Catholic Culture Trusted Commentary
Catholic Culture Trusted Commentary

True versus False Accountability

By Diogenes ( articles ) | Jan 07, 2004

A man I know worked for a firm that made fuel controls for jet engines. His job was to ensure the quality of the component parts that were made by outside contractors. This entailed weekly visits to the shops in which the parts were machined and personal, hands-on verification that the parts were made to spec -- OK as to grade of stock, linear dimensions, concentricity, smoothness, surface finish, etc. The system was designed to ensure good parts, and if bad parts got through to become part of the fuel control assembly, the blame could be, and was properly, traced back to him.

Then a new management team took over. They no longer had the man visit the machine shops or inspect the parts. In the new thinking, they required him to ask the subcontractors whether they had quality control processes in place in their own shops. In other words, he'd send a questionnaire to the supplier asking "Do you have such and such procedures for checking spec compliance?" They'd answer Yes, and he'd sign off on the form and pass it up the ladder. The point is that management had a fall guy -- someone who had put a signature on a document -- and hence someone besides themselves to blame when things went wrong. The system (called, significantly, a Quality Control Audit) was designed not to ensure good parts but to cover managers' tails.

The Church's sex abuse crisis was a calamity in which, so to speak, all their aircraft fell out of the sky within five months. The public outcry for accountability was too great to be ignored. So how did the bishops respond? Let Bishop Gregory tell it:

We established an Office of Child and Youth Protection, the purposes of which are "to assist in the consistent application" of the Charter's principles and "to provide a vehicle of accountability and assistance to dioceses/eparchies." According to the Charter, the Office is expected to produce "an annual public report on the progress made in implementing the standards in this Charter."

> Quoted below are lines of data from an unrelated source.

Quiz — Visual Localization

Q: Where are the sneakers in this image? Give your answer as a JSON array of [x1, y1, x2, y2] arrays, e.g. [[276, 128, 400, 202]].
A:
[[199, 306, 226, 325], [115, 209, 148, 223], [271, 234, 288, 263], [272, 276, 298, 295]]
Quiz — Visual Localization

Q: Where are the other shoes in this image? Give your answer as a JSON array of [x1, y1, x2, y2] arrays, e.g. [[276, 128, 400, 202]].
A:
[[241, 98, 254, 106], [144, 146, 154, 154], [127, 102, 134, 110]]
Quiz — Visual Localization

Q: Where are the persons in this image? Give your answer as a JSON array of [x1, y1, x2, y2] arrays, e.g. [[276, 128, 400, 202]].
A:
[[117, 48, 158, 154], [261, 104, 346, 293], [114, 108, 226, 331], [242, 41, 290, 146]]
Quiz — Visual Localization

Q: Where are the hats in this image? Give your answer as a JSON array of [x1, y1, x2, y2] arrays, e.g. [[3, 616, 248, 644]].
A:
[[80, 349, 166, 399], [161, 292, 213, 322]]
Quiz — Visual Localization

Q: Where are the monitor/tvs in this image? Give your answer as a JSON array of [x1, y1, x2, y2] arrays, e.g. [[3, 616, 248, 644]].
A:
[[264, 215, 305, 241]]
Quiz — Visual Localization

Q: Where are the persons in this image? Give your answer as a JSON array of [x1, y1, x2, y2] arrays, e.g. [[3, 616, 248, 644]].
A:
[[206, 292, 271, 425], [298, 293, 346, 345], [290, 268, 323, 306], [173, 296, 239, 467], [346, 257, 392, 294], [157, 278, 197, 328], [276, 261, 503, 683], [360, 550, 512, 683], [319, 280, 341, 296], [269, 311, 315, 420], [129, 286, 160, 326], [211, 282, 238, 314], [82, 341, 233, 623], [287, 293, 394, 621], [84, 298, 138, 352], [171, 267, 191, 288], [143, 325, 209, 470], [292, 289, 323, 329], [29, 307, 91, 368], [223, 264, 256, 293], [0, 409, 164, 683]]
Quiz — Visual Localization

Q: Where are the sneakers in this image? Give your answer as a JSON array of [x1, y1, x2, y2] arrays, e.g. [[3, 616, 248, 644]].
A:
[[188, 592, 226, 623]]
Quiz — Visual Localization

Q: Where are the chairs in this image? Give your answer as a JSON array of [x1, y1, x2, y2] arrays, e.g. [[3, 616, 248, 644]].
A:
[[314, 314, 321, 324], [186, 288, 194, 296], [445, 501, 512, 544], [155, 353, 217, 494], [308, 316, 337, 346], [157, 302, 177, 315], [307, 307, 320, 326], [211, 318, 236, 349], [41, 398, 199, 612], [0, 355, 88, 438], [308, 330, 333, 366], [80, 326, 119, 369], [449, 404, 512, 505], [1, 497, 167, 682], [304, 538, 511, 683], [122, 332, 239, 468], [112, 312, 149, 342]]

The first of these reports is contained in this volume. It is based on a compliance audit of virtually all dioceses and eparchies of the United States by an independent auditor, the Gavin Group, Inc., of Boston, Massachusetts.

Everyone realizes that a group the size of the National Review Board, no matter how competent and good-willed, cannot really assess the situation in 193 dioceses within 18 months. Many (not all) also realize that true accountability would entail a root-and-branch purge of corrupt and grossly incompetent administrators, including bishops. Threatened by or incapable of true accountability, the bishops opted for false accountability, for the counterfeit, for an "audit." Gregory's "consistent application" criterion does not guarantee good priests and better bishops. It means his tail is covered.

Too harsh? As one commenter notes, John McCormack of Manchester -- perhaps the most catastrophically incompetent and injurious of all the bishops -- comes out of the audit not with nary a censure and indeed with two commendations to his credit. A brief tour through the charred and twisted aluminum and smoking kerosene of the crisis shows that, on paper, the planes are flying higher than ever.